Excerpt:
========================================================================

Program on Science, Technology and Society at Harvard

Harvard Kennedy School of Government | Harvard University
Aishani Aatresh

Aishani Aatresh

aishaniaatresh (at) college.harvard.edu

Aishani Aatresh is an undergraduate at Harvard College and a Fellow in the Program on Science, Technology and Society. She is pursuing a degree of her own design, coined Complex Biosocial Systems, which explores how uncertainty is framed and addressed through changing biological and sociopolitical landscapes.

Her interests revolve around emerging “global” problems of science and technology and how the rights and responsibilities of citizens and institutions are negotiated alongside the very manifestations of these problems, their global-ness, and various proposed solutions to them.

Aishani’s research sits within the STS Program and Harvard’s Center for Communicable Disease Dynamics, broadly focusing on questions of public health in terms of infectious disease preparedness and response. Her senior thesis traces the evolution of three endeavors in trying to achieve pandemic preparedness on a global scale: World Health Organization-led negotiations for a Pandemic Accord; zoonotic surveillance to discover novel viruses in animals before they “spill over” to humans; and vaccine development to address market failures through the Coalition for Epidemic Preparedness Innovations and regionalized manufacturing. It argues that each initiative identifies distinctive forms of uncertainty in the global circulation of information (viral genetic sequences) or products (vaccines) and foregrounds a different register in which states have traditionally exercised and delegated power: international politics, via treaty-making; public health, through research programs; and the economy, with market incentives. In each case, the thesis shows how policy designers developed a universalizing way of seeing pandemic threats and vulnerable people while overlooking elements of context and culture.

========================================================================

Given entries:
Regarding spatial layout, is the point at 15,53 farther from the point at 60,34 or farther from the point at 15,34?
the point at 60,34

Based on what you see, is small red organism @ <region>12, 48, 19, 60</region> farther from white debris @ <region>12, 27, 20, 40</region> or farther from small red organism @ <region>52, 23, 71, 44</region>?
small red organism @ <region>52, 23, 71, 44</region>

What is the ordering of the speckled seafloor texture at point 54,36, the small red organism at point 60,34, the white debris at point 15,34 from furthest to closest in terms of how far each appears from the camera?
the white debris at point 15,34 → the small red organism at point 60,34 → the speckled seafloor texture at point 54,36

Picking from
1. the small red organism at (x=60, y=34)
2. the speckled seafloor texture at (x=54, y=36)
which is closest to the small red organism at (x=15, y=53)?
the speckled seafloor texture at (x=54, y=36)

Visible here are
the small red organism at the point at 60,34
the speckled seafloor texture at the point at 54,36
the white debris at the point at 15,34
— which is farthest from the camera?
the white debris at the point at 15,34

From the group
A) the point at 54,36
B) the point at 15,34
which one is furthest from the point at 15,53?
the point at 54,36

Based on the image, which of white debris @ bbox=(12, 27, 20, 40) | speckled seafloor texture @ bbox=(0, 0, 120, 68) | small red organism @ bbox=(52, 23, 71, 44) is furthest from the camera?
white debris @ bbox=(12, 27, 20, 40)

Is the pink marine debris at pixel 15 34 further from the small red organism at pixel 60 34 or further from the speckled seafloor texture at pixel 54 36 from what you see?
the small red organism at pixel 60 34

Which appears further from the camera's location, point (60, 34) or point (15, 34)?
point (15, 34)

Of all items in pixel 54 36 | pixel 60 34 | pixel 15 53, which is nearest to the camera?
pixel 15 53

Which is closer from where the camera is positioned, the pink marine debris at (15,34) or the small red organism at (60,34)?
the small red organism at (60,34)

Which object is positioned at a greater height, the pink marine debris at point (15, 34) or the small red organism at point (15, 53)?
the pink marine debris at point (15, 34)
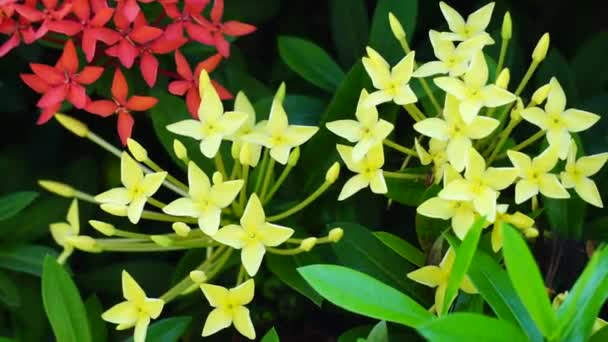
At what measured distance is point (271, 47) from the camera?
4.49ft

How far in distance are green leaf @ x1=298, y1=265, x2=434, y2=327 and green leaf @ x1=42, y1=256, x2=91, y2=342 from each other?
0.28 m

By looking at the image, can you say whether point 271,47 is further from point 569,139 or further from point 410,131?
point 569,139

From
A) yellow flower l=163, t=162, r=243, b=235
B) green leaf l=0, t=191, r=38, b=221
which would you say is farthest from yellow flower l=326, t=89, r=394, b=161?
green leaf l=0, t=191, r=38, b=221

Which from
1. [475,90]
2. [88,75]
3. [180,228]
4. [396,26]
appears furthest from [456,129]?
[88,75]

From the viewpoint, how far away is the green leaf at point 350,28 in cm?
118

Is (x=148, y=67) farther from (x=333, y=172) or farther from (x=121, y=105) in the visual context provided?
(x=333, y=172)

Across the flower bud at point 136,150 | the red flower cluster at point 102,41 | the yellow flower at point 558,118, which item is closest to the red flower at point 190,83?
the red flower cluster at point 102,41

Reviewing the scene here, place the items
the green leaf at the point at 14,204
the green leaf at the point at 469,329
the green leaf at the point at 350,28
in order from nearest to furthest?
the green leaf at the point at 469,329
the green leaf at the point at 14,204
the green leaf at the point at 350,28

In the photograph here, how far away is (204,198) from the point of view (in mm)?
876

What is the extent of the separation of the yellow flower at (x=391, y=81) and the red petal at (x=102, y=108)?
0.27 metres

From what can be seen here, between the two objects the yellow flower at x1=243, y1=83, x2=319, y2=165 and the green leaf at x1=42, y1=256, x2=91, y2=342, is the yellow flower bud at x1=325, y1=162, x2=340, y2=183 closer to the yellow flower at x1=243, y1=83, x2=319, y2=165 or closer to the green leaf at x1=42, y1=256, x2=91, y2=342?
the yellow flower at x1=243, y1=83, x2=319, y2=165

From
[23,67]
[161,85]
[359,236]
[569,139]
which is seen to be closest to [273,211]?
Answer: [359,236]

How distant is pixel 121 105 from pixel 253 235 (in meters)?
0.22

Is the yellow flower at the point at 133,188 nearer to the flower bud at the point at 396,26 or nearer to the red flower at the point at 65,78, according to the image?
the red flower at the point at 65,78
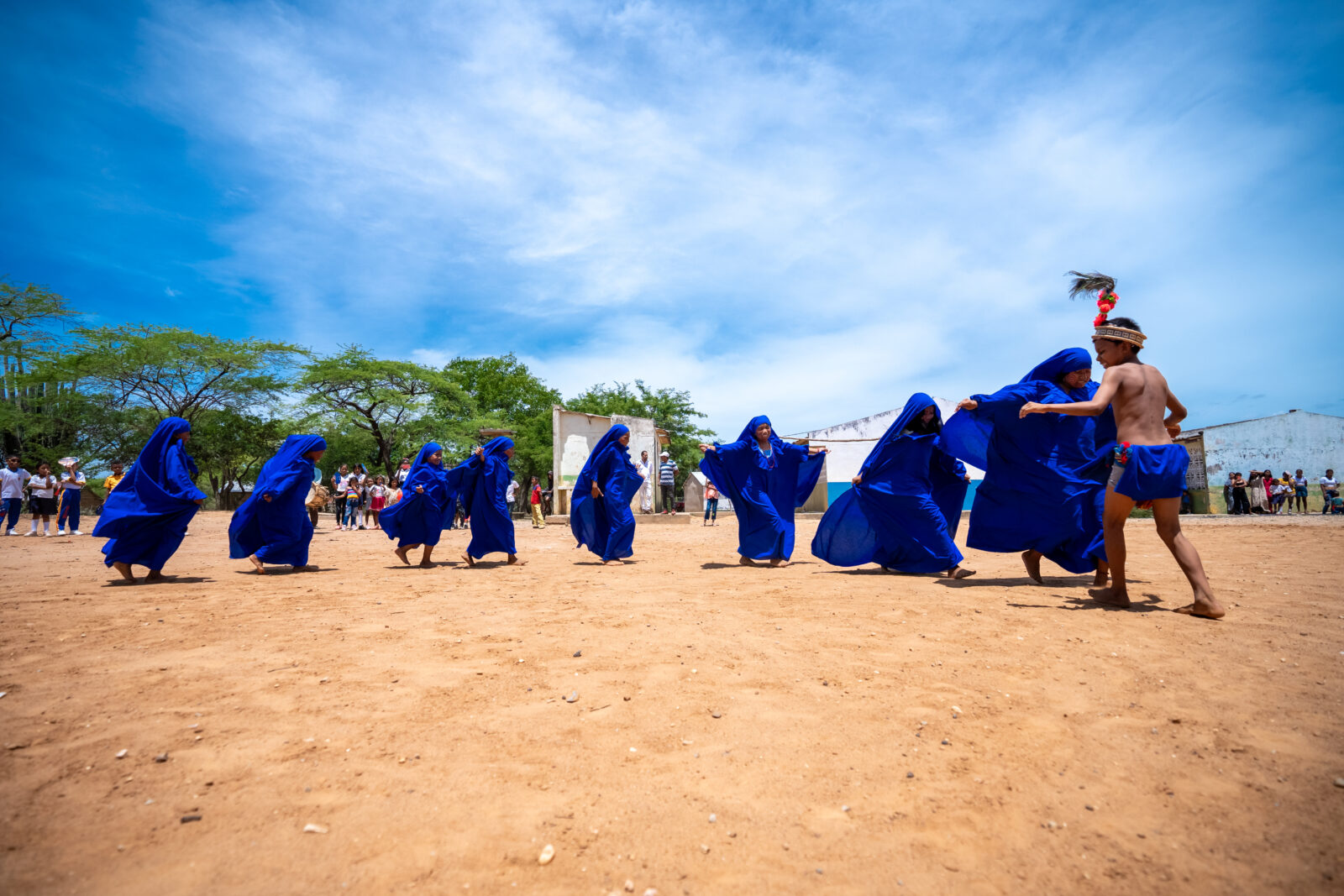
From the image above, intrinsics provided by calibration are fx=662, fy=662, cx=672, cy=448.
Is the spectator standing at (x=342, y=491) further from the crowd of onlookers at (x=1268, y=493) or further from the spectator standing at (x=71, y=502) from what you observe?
the crowd of onlookers at (x=1268, y=493)

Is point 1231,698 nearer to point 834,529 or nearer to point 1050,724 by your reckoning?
point 1050,724

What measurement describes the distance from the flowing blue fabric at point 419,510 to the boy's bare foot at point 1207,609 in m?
7.00

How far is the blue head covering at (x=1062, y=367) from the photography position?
512cm

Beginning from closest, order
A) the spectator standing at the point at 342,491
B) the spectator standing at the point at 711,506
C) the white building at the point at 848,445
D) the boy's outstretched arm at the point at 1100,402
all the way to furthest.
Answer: the boy's outstretched arm at the point at 1100,402 < the spectator standing at the point at 342,491 < the spectator standing at the point at 711,506 < the white building at the point at 848,445

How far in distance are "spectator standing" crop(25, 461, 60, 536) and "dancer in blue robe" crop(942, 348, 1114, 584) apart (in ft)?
54.4

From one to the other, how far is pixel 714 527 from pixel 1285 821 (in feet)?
48.8

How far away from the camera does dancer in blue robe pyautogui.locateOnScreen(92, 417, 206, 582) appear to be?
246 inches

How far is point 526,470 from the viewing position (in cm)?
3791

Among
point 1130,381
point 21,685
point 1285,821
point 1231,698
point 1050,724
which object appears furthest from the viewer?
point 1130,381

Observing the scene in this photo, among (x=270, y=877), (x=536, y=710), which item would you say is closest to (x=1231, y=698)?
(x=536, y=710)

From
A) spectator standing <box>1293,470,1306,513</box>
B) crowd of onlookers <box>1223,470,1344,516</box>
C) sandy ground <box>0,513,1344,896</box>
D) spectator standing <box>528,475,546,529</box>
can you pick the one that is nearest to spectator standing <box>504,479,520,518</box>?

========================================================================

Task set:
**1.** Do these statements agree with the profile of Aishani Aatresh? Answer yes or no for each, and quote the words from the profile that settle it.
(a) She is a graduate student at Harvard.
(b) Her senior thesis traces three efforts to reach pandemic preparedness on a global scale.
(c) The degree she designed is called Global Health Systems.
**2.** Write out the profile of Aishani Aatresh word for word, everything from "Program on Science, Technology and Society at" down to "and sociopolitical landscapes.".
**3.** Extend the profile of Aishani Aatresh by continuing past its last sentence.

Responses by item number:
**1.**
(a) No: "Aishani Aatresh is an undergraduate at Harvard College"
(b) Yes: "Her senior thesis traces the evolution of three endeavors in trying to achieve pandemic preparedness on a global scale"
(c) No: "She is pursuing a degree of her own design, coined Complex Biosocial Systems"

**2.**
Program on Science, Technology and Society at Harvard

Harvard Kennedy School of Government | Harvard University
Aishani Aatresh

Aishani Aatresh

aishaniaatresh (at) college.harvard.edu

Aishani Aatresh is an undergraduate at Harvard College and a Fellow in the Program on Science, Technology and Society. She is pursuing a degree of her own design, coined Complex Biosocial Systems, which explores how uncertainty is framed and addressed through changing biological and sociopolitical landscapes.

**3.**
Within the STS Program, Aishani has co-founded and chairs its Undergraduate Fellowship; it is designed to bring together students at the College from across departments and fields to learn about the discipline of STS and think critically about science and technology. She was also the Editor-in-Chief of the Future Humans Anthology, one element of the Program’s 20th Anniversary Symposium in November 2022. The volume features creative pieces submitted from across the university that explore the making of — and hopes and fears for — human futures.

Previously, Aishani has developed computational methods for antibody engineering and assisted with government affairs, market diligence, and clinical trial design for South San Francisco biotech start-ups Distributed Bio and Centivax. She has also worked with the Special Pathogens Program within NYC Health+Hospitals, the United States’ largest municipal healthcare delivery system, and written extensively for synthetic biology organization SynBioBeta.

Aishani was a 2023 Yun Family Research Fellow for Revolutionary Thinking and a Harvard Global Health Institute independent summer fellow. She has previously been awarded by Harvard’s Herchel Smith Undergraduate Science Research Program and Institute of Politics.